**TASK OBJECTIVE:** Go through the data below and pull out every line that contains the string "glass". Matching is case-sensitive.

**INPUT DATA:**

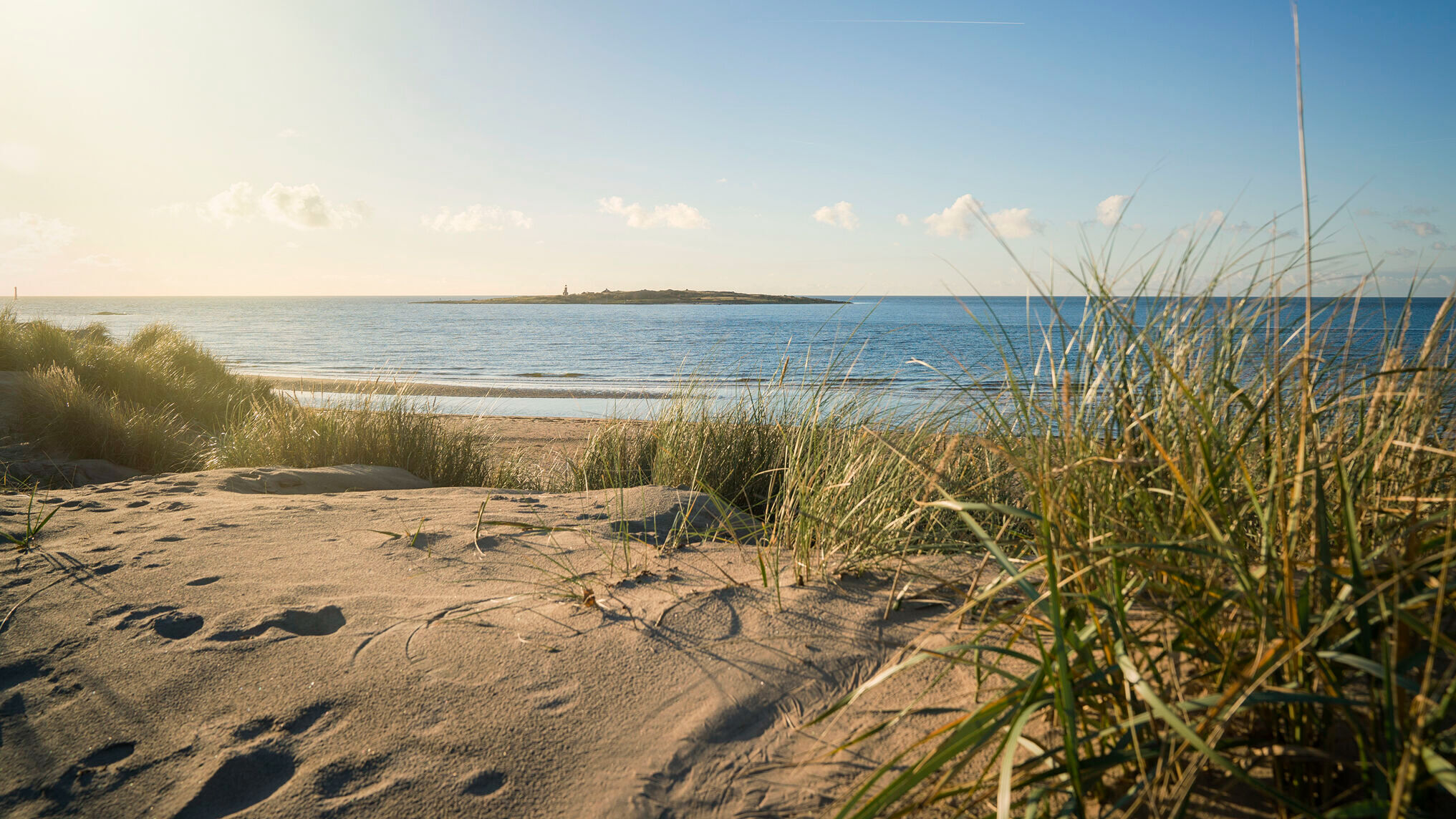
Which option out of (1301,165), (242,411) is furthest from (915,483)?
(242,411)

---

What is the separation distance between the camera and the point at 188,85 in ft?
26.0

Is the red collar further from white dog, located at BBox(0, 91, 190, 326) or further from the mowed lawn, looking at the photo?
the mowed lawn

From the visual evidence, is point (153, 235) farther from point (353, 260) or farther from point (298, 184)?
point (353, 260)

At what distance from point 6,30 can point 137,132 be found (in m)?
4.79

---

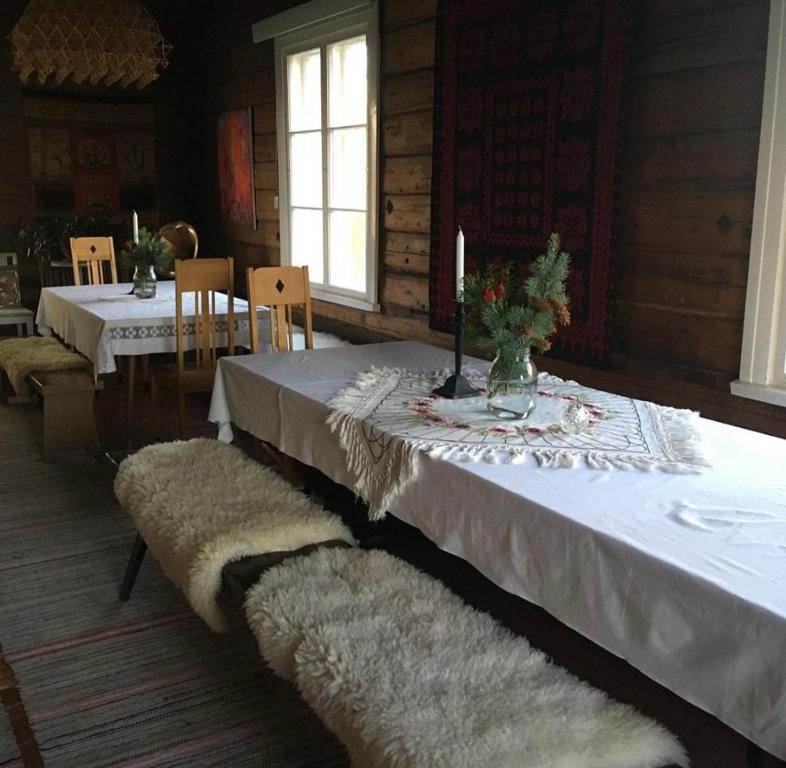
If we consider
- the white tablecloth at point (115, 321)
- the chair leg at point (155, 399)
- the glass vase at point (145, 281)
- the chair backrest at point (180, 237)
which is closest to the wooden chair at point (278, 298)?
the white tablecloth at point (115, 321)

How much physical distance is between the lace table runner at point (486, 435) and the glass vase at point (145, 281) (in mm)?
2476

**OUTPUT OF THE TASK:**
- the glass vase at point (145, 281)
How much physical distance is between the lace table runner at point (486, 435) and the glass vase at point (145, 281) (in mm)?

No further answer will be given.